Uma das vantagens da, por vezes paralisante, deambulação pelo catálogo do Netflix são as pérolas que se descobrem quando se ganha coragem de arriscar em algum conteúdo de que nunca tínhamos ouvido sequer falar. Foi o caso de Terrace House, o reality show japonês produzido pelo próprio serviço de streaming para o mercado nipónico e que felizmente saltou a fronteira para o resto do mundo.

Se o conceito base soa familiar a qualquer Big Brother da vida – seis jovens, três raparigas e outros tantos rapazes, na casa dos vinte-e-poucos anos (é natural que vos ecoe um I’ll Be There for You na cabeça por esta altura) dividem um apartamento e convivem diariamente – as semelhanças ficam por aqui.


Por não haver prémios, eliminações nem provas degradantes ou simplesmente por se tratar de gente japonesa e portanto mais civilizada que o resto do globo, não há a peixarada e gritaria que os reality shows nos habituaram por estas bandas.
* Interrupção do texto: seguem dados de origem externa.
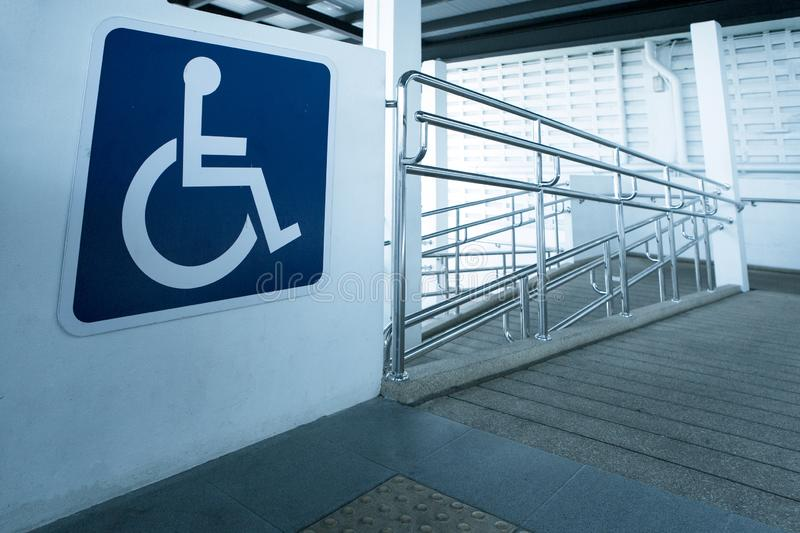 Concret ramp way with stainless steel handrail with disabled sign for support wheelchair disabled people. royalty free stock photos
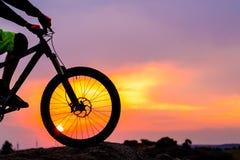 Ciclista profesional que descansa con abajo la bici de la colina en la roca en la puesta del sol Fotos de archivo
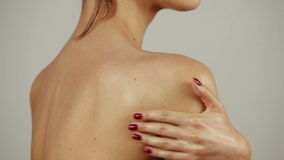 Young woman gently touching her shoulder, close up. Woman applying cream on her shoulder stock video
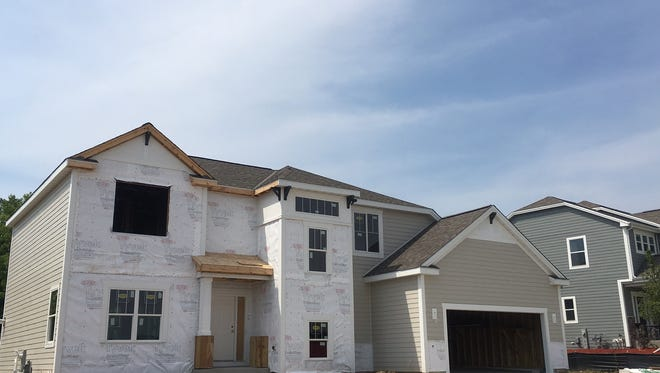 Permits to construct new homes are down slightly this year in metro Milwaukee.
Os jovens têm (ou procuram) empregos e podem sair da casa quando quiserem – tanto a curto prazo para fazer programas pela cidade ou quando decidem que a sua aventura no programa chegou ao fim.

O resultado destes ingredientes é um olhar muito interessante sobre a realidade japonesa (as constantes idas a restaurantes e locais de atracção mostram uma cidade de Tokyo que raramente vemos na televisão) e, claro, das relações que se vão formando e construindo entre eles, quer amorosas quer de amizade.
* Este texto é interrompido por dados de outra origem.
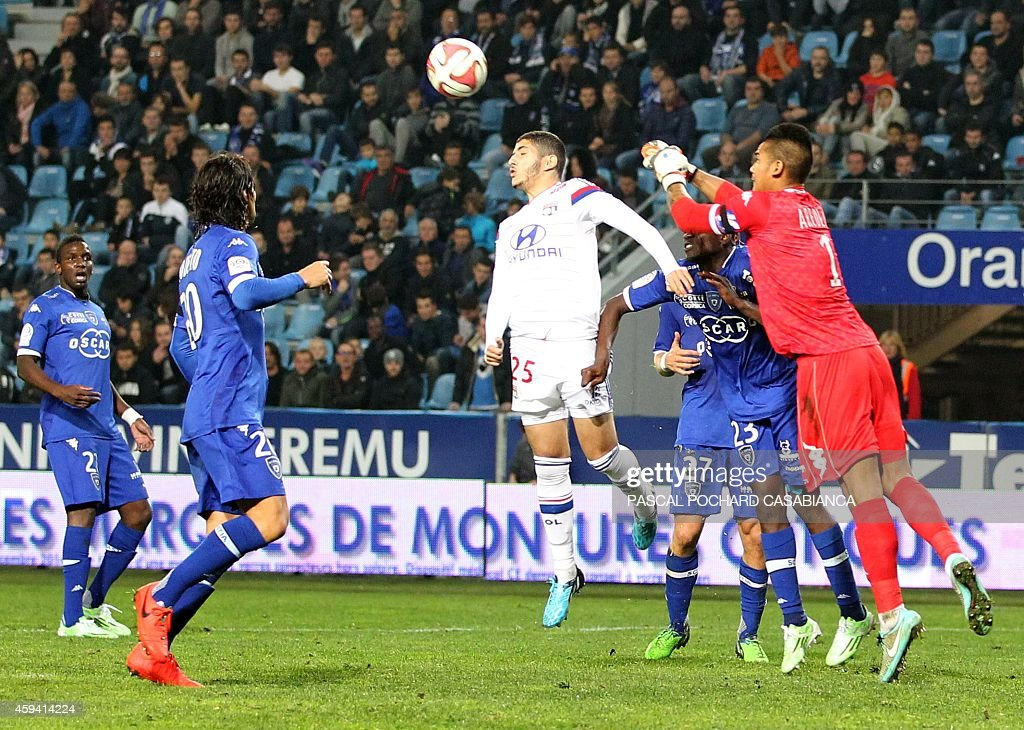 Bastia's French Goalkeeper Alphonse Areola (R) vies with Lyon's French Algerian forward Yassine Benzia (C) during the French L1 football match Bastia (SCB) against Lyon (OL) on November 22, 2014 in the Armand Cesari stadium in Bastia, French Mediterranean island of Corsica.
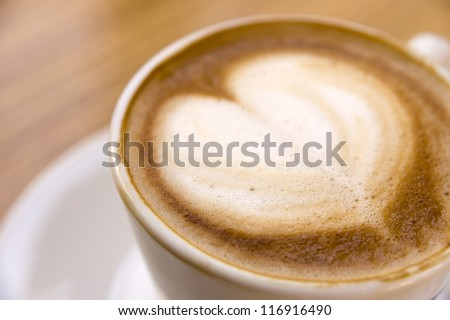 A cup of cappuccino with foam in shape of heart. Shallow DOF - stock photo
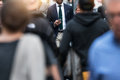 Business people walking from the job in busy city street. Royalty Free Stock Photo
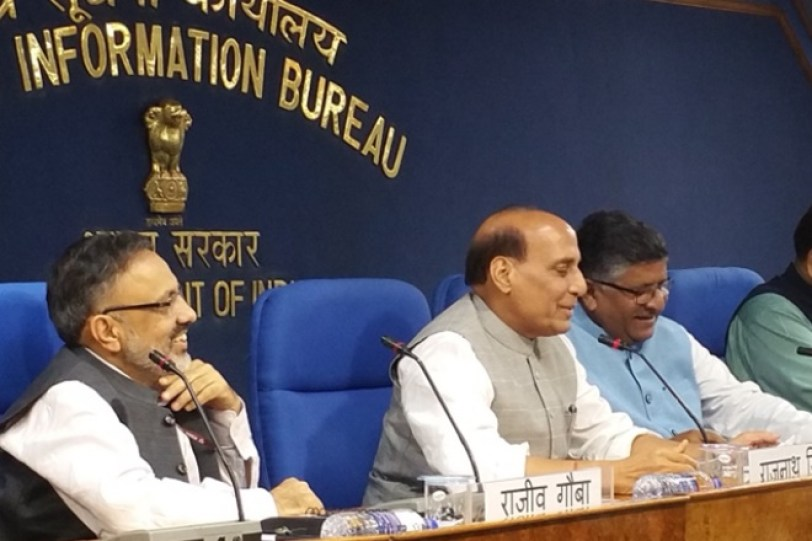 Union home minister Rajnath Singh (C) announcing Narendra Modi cabinet decisions on Wednesday. Union law minister Ravishankar Prasad (R) is also seen. Credit: PIB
E é disso que vive o programa e a sua narrativa, naturalmente. Também estas relações são-nos ao mesmo tempo familiares e curiosas, pelas diferenças culturais que temos com aquele distante povo – as abordagens de pretendentes amorosos são particularmente interessantes. Rapidamente desenvolvemos também nós preferências por elementos e ligações bem como desilusão com alguns momentos e atitudes.

Além de seguirmos o dia-a-dia dos seis jovens, somos várias vezes brindados com um painel de comentadores que opina sobre os eventos recentes do programa no que se assemelha a uma família (são cinco ou seis outras pessoas, de idades que variam de um miúdo de catorze anos a gente na casa dos quarenta) que assiste e discute o que está a ver.
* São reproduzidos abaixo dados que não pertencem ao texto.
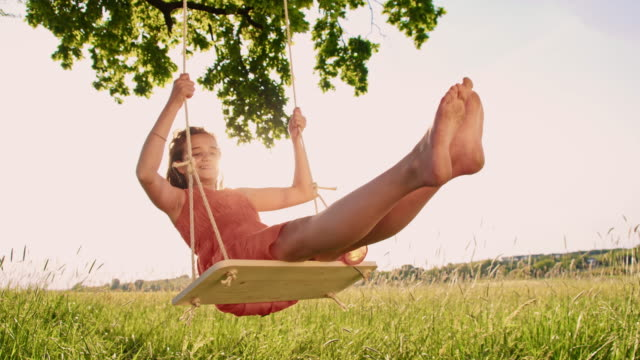 Young girl having fun swinging on a tree swing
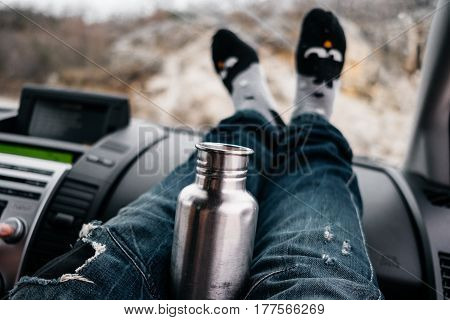 Woman Feet In Cute Socks And Jeans On Car Dashboard. Drinking Water On Road. Travel Cocept
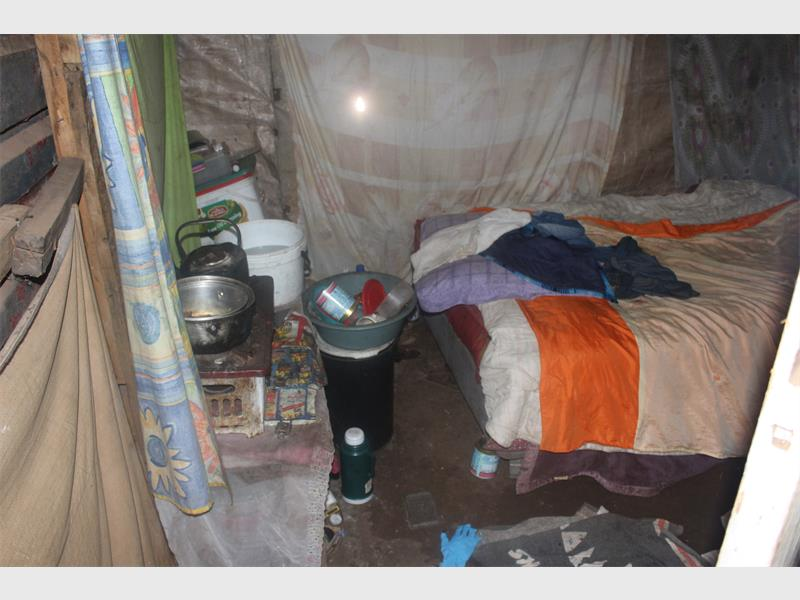 The inside of the shack where the child (three months) was locked up by her mother and was later found dead.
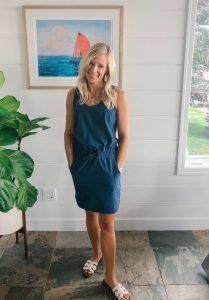 flat chested blonde woman wearing a blue Patagonia dress.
Alguma pesquisa sobre o programa mostra que além dos 18 episódios disponíveis actualmente no Netflix, mais alguns serão eventualmente adicionados (no Japão o programa passa semanalmente), tendo a série sido extendida além do previsto de início.

Não me venham é depois chagar o juízo se derem por vocês a procurar voos Lisboa-Tokyo (só ida) no Momondo às duas da manhã.